When asked why he hadn’t fixed all the leaks, he replied “I cannot do everything in one year, and the rags tell me what one to do next.” He had developed a system to determine which leaks to fix first using rags, counting and his experience. At the end of two years, his plant had the least (an improvement from having the most) downtime, lower off-stream times and lowest unscheduled maintenance.
This is what Jim Fitch called for in his column. Vernon used data from the jobsite, professional experience, a plan of execution designed from instrument data and observation. All of these resulted in lower operating costs and Vernon’s promotion to station manager.
Vernon’s simple procedure was the rag count, definitely not a high-tech instrument, but an accurate one. I wonder if Vernon smelled out problems.
Experienced automotive mechanics have developed their sensory skills. I use mine on-the-job every day.
The noises an automobile makes can reveal many tips to solving the problem: where to start looking, how serious the problem is and sometimes exactly what is wrong. It may seem hard for the general public and the lay mechanic to believe this, but it is true: Certain clicks, knocks, rattles and whines can bring up powerful remembrances of past challenges and their solutions.
In one of my prior columns entitled “Almost Burned” (Machinery Lubrication, September 2002), I referred to the burned transmission fluid. I knew it was burned because it both smelled and looked burned. I have a great recollection of the smells of a burned bearing, motor oil, belts and alternators.
There is difference in the smells of motor oil, transmission fluid, brake fluid, coolant, and heavier lubrication oils and greases. They smell different - burned or not.
If a customer complains of no power, low gas mileage and a strange smell emanating from his vehicle, the first thing I do is touch each wheel and smell it at the same time. I am looking for a sticking brake.

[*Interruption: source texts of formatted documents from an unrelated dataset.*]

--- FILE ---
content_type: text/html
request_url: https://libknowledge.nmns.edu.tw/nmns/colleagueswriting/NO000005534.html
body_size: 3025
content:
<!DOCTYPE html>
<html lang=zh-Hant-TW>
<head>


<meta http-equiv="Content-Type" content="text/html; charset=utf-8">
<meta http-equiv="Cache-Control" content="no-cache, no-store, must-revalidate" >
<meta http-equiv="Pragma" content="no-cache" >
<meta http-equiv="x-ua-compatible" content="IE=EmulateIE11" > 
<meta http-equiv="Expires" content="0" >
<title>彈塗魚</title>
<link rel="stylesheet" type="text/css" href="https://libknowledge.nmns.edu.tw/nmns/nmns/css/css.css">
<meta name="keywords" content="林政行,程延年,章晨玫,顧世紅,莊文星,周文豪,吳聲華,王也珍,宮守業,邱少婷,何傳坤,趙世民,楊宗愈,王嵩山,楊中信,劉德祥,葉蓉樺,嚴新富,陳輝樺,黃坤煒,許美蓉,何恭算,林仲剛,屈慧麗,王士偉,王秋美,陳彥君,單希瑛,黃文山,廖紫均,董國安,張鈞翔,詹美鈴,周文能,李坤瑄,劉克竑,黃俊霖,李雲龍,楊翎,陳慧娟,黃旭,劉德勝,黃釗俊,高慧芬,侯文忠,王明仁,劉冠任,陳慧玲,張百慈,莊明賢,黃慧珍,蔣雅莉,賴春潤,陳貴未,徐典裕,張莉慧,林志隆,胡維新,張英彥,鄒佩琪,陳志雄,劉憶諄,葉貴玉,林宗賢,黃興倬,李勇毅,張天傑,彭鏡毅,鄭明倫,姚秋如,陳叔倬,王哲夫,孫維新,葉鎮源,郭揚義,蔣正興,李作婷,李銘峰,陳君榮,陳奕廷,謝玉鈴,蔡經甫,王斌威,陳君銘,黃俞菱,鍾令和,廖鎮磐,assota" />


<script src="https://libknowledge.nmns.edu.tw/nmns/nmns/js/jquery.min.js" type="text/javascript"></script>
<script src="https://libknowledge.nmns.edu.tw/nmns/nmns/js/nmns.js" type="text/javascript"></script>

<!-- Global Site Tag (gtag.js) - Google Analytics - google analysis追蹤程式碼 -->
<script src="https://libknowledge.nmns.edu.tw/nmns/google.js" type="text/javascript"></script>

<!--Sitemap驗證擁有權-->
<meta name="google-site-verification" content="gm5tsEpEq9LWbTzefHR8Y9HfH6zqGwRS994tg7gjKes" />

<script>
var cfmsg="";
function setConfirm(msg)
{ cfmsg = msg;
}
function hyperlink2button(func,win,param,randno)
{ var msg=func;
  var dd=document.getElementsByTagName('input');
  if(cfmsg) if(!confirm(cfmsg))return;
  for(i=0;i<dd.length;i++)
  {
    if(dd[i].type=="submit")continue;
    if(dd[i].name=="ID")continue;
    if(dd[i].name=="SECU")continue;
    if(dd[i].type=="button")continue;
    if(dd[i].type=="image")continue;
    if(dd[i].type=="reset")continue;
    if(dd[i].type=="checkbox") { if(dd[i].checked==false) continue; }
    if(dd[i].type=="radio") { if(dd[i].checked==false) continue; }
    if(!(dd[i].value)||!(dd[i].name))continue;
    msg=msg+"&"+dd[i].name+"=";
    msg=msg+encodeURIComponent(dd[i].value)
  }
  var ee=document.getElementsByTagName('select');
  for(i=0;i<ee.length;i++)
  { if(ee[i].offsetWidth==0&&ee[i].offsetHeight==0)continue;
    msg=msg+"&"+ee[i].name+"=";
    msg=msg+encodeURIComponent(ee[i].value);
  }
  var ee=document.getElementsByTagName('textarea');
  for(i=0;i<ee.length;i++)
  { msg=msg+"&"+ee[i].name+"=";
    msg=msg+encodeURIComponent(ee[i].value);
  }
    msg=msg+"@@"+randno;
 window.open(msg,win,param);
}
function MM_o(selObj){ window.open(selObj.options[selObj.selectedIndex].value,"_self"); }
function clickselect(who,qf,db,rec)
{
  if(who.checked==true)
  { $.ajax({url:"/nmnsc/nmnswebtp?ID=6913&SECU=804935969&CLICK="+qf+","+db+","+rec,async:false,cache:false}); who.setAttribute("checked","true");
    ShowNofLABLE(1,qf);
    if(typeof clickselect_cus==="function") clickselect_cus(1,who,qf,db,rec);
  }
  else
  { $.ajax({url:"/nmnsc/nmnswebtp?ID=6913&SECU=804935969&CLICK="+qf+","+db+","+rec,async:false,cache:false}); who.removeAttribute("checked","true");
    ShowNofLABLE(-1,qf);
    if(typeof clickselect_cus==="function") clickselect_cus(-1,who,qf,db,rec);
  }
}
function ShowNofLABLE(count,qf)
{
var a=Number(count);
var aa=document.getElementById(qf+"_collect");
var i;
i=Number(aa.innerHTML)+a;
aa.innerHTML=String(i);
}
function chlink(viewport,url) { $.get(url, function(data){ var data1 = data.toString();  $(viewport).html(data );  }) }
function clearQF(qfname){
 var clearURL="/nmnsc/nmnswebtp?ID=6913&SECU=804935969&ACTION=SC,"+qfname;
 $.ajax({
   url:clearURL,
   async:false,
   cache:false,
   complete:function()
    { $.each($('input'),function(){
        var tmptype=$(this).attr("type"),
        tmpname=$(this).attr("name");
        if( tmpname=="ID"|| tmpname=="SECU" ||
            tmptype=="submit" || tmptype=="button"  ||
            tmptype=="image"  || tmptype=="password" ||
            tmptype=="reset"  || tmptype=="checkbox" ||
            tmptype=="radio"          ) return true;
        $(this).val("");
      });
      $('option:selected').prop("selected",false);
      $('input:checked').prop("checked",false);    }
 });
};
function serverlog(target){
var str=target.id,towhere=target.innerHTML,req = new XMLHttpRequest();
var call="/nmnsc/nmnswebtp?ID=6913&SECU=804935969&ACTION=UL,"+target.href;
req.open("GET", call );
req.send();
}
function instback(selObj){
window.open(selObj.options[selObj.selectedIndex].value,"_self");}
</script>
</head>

If a customer claims his tailpipe is smoking, I ask what color? Different colors of smoke define different failures. Examples include:
White smoke
Water/blown gasket or cracked heads, usually serious trouble
Gray/blue smoke
Oil/ burned pistons, or cylinder head leakage
Black smoke
Engine running too rich, computer or injector trouble
White smoke on diesel
Running rich, same as black on gas engine
Black smoke on diesel
Normal function, usually no problem
Long before we had sophisticated instruments to determine the source of car trouble, we relied upon what was given to us. Our senses remain an important part of our diagnostic tools today.
Reference
Fitch, Jim. “Wanted: Lubrication Management Professionals.” Machinery Lubrication magazine. November 2002.